# Data section start

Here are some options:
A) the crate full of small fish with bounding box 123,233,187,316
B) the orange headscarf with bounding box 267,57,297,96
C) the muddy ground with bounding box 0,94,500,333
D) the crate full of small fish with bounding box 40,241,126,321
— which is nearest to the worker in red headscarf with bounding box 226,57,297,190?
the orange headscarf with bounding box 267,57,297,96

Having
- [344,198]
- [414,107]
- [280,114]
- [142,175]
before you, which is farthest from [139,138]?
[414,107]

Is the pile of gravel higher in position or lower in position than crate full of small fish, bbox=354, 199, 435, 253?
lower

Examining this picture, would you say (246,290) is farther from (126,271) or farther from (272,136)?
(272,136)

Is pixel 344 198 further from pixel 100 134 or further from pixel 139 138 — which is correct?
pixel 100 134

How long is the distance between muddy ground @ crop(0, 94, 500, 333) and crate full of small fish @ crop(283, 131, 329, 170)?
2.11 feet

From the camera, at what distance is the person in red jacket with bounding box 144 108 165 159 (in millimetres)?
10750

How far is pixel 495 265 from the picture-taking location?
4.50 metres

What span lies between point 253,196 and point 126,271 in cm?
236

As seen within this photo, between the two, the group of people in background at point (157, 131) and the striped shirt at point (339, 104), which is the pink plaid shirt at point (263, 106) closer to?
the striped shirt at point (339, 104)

# Data section end

■ Set exercise
Reproduce every record, matching each line exactly.

■ Task output
Here are some options:
A) the crate full of small fish with bounding box 123,233,187,316
B) the orange headscarf with bounding box 267,57,297,96
C) the muddy ground with bounding box 0,94,500,333
D) the crate full of small fish with bounding box 40,241,126,321
— which is nearest to the worker in red headscarf with bounding box 226,57,297,190?
the orange headscarf with bounding box 267,57,297,96

Having
- [344,198]
- [414,107]
- [280,114]
- [142,175]
before you, which is farthest from [139,138]?
[414,107]

Is the pile of gravel higher in position or lower in position than crate full of small fish, bbox=354, 199, 435, 253?
lower

Examining this picture, would you say (246,290) is farther from (126,271) or farther from (272,136)?
(272,136)

Is pixel 344 198 further from pixel 100 134 or further from pixel 139 138 — which is correct?
pixel 100 134

How long is the distance between muddy ground @ crop(0, 94, 500, 333) and crate full of small fish @ crop(283, 131, 329, 170)?
2.11 feet

From the camera, at what distance is the person in red jacket with bounding box 144 108 165 159 (in millimetres)?
10750

How far is pixel 495 265 from the picture-taking location?
4.50 metres

What span lies between point 253,196 and point 126,271 in cm?
236

As seen within this photo, between the two, the group of people in background at point (157, 131) and the striped shirt at point (339, 104), which is the pink plaid shirt at point (263, 106) closer to?
the striped shirt at point (339, 104)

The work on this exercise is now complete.